ECLI:NL:RBZLY:2011:BV2289
Rechtbank Zwolle-Lelystad
- Eerste aanleg - enkelvoudig
- Rechtspraak.nl
Vordering tot betaling en derdenbeding in woningbouwovereenkomst
In deze zaak vorderde de eiseres, een besloten vennootschap, betaling van een bedrag van EUR 40.358,00 van de gedaagde, de stichting Woningstichting De Veste. De eiseres stelde dat er een derdenbeding was opgenomen in een overeenkomst tussen de gedaagde en de vennootschap onder firma GEKO, waaruit voortvloeide dat de gedaagde verplicht was om 16 appartementen te verkopen. De rechtbank heeft de procedure in eerste aanleg behandeld en de feiten vastgesteld, waaronder de overeenkomst tussen GEKO en De Veste, die betrekking had op de bouw van woningen in het project Kotermeerstal 2e fase.

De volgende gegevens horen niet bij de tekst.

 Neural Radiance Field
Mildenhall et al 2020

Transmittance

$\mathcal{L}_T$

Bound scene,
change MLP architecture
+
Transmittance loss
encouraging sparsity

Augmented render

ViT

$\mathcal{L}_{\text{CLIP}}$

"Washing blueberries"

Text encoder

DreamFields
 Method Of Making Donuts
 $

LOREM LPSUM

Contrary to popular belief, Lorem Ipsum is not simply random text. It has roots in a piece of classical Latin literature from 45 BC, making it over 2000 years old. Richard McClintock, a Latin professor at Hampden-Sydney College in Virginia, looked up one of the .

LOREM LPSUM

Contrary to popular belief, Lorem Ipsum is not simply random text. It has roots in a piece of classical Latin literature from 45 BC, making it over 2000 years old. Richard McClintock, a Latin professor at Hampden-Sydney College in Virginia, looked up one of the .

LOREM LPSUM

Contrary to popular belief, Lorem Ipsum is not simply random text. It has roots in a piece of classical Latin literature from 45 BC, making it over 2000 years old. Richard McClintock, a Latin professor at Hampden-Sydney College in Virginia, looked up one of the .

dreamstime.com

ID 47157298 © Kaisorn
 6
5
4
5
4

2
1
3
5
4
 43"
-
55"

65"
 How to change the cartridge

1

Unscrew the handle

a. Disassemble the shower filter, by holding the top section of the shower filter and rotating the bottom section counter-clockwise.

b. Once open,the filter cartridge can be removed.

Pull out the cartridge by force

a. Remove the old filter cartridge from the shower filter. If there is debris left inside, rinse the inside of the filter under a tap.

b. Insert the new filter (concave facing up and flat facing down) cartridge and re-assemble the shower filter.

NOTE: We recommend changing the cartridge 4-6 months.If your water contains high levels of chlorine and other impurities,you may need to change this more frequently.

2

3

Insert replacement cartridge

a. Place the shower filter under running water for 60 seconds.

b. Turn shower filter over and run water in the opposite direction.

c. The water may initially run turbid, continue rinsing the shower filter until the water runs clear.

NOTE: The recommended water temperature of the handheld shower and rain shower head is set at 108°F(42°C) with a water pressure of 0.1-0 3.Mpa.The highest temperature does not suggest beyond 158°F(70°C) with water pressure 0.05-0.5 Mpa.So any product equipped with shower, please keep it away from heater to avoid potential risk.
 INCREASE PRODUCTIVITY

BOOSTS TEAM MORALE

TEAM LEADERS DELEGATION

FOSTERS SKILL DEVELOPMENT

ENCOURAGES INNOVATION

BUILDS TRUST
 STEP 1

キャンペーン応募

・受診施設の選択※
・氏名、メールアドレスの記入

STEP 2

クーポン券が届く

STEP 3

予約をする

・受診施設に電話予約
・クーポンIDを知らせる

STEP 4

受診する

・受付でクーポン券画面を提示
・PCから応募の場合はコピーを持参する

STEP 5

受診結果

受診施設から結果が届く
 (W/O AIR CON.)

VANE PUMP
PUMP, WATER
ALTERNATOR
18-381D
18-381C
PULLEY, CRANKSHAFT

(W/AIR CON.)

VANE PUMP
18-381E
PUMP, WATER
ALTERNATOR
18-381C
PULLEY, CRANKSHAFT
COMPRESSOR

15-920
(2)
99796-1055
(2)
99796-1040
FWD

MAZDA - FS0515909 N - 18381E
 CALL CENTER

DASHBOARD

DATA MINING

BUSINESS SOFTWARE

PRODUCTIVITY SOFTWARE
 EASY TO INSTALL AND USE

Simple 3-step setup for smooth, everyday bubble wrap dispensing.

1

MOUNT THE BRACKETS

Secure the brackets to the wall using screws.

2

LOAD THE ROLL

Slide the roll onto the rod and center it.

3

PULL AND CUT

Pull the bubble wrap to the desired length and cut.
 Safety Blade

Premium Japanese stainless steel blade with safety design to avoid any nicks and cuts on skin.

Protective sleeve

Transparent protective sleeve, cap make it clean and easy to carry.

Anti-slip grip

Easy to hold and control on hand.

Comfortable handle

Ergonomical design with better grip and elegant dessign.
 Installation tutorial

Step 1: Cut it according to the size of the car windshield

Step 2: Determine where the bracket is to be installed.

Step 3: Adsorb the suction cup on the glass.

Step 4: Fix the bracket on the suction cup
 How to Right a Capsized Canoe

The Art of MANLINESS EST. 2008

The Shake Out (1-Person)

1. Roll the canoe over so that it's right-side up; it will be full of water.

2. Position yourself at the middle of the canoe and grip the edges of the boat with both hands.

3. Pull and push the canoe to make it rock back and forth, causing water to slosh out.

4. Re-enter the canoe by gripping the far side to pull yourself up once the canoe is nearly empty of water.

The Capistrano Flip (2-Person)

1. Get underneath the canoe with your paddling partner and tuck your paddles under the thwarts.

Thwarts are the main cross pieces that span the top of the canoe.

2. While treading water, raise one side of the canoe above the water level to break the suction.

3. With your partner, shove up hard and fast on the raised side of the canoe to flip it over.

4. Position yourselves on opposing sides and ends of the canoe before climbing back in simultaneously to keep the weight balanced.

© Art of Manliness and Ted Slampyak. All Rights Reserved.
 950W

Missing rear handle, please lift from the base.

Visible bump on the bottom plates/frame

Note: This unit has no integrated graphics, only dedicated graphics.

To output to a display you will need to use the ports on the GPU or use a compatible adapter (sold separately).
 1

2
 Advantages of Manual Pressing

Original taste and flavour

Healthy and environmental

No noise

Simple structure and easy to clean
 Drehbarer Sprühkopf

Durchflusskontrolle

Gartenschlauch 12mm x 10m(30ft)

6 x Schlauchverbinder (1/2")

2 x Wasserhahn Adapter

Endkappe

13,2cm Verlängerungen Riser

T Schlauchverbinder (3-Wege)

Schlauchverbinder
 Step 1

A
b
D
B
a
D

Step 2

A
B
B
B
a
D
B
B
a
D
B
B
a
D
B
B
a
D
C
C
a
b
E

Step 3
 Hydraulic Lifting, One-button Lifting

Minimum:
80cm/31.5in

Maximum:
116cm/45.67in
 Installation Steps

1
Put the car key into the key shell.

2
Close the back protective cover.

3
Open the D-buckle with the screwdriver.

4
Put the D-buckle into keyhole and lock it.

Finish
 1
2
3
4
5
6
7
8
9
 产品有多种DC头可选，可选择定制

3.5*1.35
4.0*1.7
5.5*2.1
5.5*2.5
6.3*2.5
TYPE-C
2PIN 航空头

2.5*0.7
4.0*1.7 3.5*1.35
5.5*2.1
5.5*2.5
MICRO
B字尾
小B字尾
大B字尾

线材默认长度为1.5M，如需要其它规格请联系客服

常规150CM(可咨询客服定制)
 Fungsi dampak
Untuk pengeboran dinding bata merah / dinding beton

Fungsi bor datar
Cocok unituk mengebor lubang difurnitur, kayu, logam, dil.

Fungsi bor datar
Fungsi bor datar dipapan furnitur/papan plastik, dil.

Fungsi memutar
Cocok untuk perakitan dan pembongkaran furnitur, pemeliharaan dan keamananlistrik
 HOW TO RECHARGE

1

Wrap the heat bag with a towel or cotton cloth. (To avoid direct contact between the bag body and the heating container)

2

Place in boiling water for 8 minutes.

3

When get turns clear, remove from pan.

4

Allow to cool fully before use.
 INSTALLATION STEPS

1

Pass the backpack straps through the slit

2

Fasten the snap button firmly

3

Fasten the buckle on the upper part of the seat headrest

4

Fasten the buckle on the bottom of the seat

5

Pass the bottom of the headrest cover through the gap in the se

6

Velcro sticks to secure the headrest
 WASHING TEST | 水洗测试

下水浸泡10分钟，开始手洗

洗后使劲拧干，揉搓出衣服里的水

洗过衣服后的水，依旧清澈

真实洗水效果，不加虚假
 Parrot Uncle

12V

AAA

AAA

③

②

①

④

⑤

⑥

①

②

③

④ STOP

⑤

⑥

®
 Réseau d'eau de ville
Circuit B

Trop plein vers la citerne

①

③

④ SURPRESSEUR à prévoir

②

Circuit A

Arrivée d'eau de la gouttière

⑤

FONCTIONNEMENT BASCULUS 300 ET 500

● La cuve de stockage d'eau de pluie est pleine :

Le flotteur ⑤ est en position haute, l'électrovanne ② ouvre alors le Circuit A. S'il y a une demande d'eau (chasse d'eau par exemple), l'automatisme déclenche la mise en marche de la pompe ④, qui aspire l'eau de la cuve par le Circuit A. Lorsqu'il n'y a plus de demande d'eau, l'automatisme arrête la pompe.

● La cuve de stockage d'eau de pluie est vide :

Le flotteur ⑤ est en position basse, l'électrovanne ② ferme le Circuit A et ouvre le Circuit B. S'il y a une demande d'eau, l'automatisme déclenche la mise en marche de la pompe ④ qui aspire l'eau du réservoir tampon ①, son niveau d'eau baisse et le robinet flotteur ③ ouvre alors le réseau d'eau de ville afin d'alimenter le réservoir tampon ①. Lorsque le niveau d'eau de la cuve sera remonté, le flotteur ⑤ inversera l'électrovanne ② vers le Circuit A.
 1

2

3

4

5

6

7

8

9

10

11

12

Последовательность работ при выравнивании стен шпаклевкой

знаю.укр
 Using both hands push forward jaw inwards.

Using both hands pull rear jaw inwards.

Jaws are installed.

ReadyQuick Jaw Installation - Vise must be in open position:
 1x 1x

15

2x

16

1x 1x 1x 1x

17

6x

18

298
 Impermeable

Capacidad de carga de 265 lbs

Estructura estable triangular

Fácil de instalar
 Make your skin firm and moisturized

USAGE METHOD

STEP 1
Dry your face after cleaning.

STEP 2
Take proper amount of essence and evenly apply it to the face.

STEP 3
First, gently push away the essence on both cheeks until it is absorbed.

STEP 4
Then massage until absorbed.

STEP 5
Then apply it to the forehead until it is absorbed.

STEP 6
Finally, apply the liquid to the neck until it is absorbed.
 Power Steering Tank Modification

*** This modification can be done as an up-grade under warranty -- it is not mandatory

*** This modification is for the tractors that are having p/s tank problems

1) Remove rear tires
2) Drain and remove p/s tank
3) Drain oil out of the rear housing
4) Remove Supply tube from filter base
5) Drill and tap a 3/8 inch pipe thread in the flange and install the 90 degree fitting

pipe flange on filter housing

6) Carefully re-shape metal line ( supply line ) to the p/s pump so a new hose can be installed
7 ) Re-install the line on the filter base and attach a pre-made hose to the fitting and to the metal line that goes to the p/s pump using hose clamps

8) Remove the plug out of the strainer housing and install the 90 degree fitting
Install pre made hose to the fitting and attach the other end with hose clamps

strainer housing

De rechtbank oordeelde dat de eiseres geen partij was bij de overeenkomst tussen GEKO en De Veste, en dat er geen rechtstreekse aanspraken of vorderingsrechten voor de eiseres voortvloeiden uit deze overeenkomst. De rechtbank concludeerde dat de enkele afspraak dat de verkoop van alle woningen via de eiseres zou plaatsvinden, niet voldoende was om te concluderen dat de gedaagde verplicht was om de appartementen te verkopen. De rechtbank wees de vordering van de eiseres af en veroordeelde haar in de proceskosten, die aan de zijde van de gedaagde tot EUR 2.969,00 werden begroot. Het vonnis werd uitgesproken op 7 december 2011 door mr. M. Willemse.